Tiffany also feels fortunate for the other supports she has received. A participant of One Million Degrees—a program that partners with other organizations to provide tutoring, coaching, financial assistance, and professional development to community college students—she feels blessed to have learned about Chicago Parks Department programming that is open to Chicago residents. After applying for and receiving a hardship grant, she now pays only $252 per year for after-school and summer programming for all three of her children. Additionally, like many parents, Tiffany relies on a neighbor for transportation to and from the program.
As Tiffany finishes her associate degree, she remains grateful yet emphasizes the need for continued access to all of these forms of support: financial aid, child care providers, and a caring community.

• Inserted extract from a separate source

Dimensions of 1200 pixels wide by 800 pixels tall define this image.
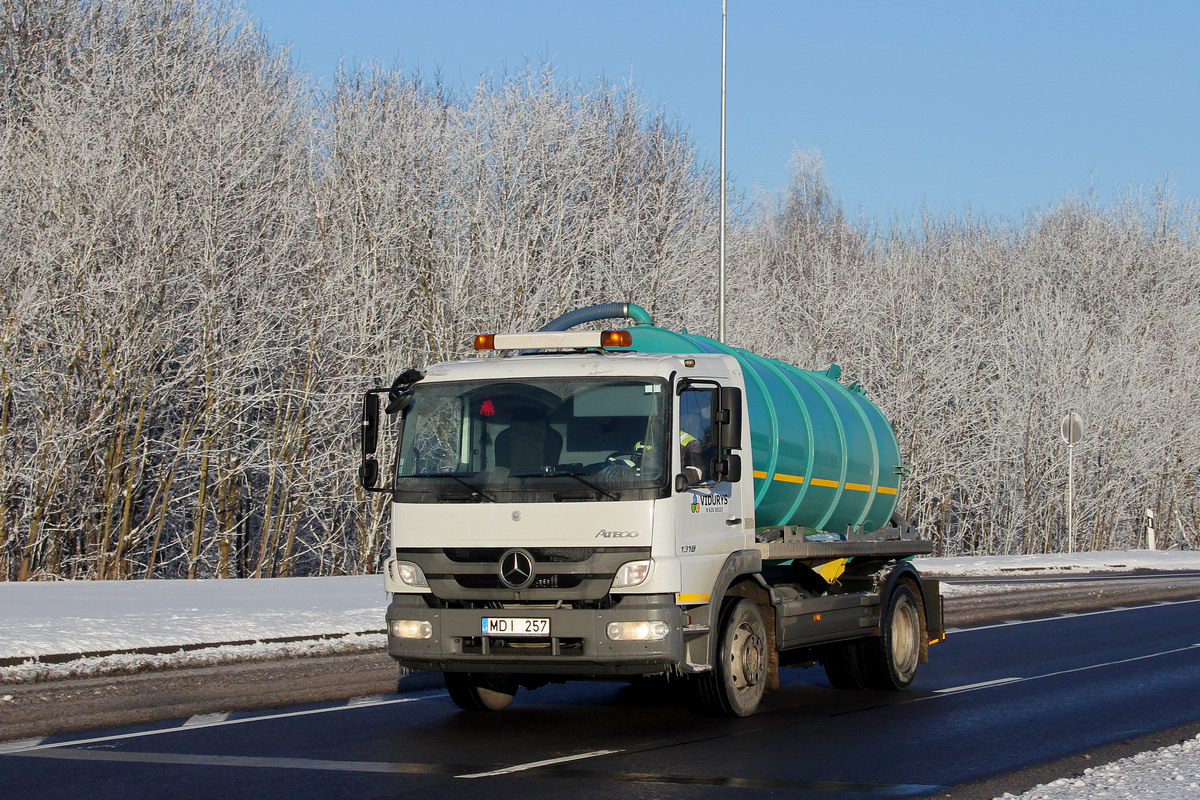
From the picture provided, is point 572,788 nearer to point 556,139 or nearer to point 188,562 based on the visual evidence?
point 188,562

Without them, students like Tiffany cannot achieve their postsecondary dreams.
For low-income student parents in Illinois, state lawmakers need to appropriate sufficient dollars to the Monetary Award Program (MAP). Too many eligible students do not receive a MAP grant because funding runs out each year—and when they do, the maximum MAP award does not cover the full cost of tuition and fees. States should continue to build need-based programs that help student parents and prioritize investing in such programs over merit-based aid, which tends to benefit more affluent students. Furthermore, states and institutions can adjust their financial aid formulas to account for higher costs of living among students who are parents and increase their financial aid awards accordingly.
The federal government should also take action to support student parents nationwide. Congress can start by providing continued funding increases for the Child Care Access Means Parents in School Program (CCAMPIS), which supports campus-based child care centers and services. Federal lawmakers recognized the widespread need for on-campus child care in fiscal year 2018 and increased funding for the CCAMPIS program from $15 million to $50 million. While we applaud this significant increase, the funding level is still not enough to fill the tremendous need across the U.S., and fewer than 15 campuses out of over 100 in Illinois received CCAMPIS grants for the current academic year. Congress should also continue to invest in the Child Care and Development Block Grant, which provides critical child care subsidies to low-income families nationwide.
As lawmakers continue to discuss the reauthorization of the Higher Education Act, they should consider ways to improve the federal needs analysis and increase the income protection allowance to accurately reflect (and help mitigate) the cost of raising children and securing child care. And policymakers in Congress, federal agencies, and states should start today to bundle and streamline services available to parenting students, including through SNAP, TANF, child care, and housing programs. For example, a recent Government Accountability Office report examining the prevalence of food insecurity and SNAP use on college campuses included a number of recommendations for getting vital benefits into the hands of hungry students.
Whatever policy solutions policymakers and advocates pursue, one thing remains clear—the needs of student parents must be intentionally considered and proactively addressed. Illinois’ future as a more educated and equitable state depends on their success.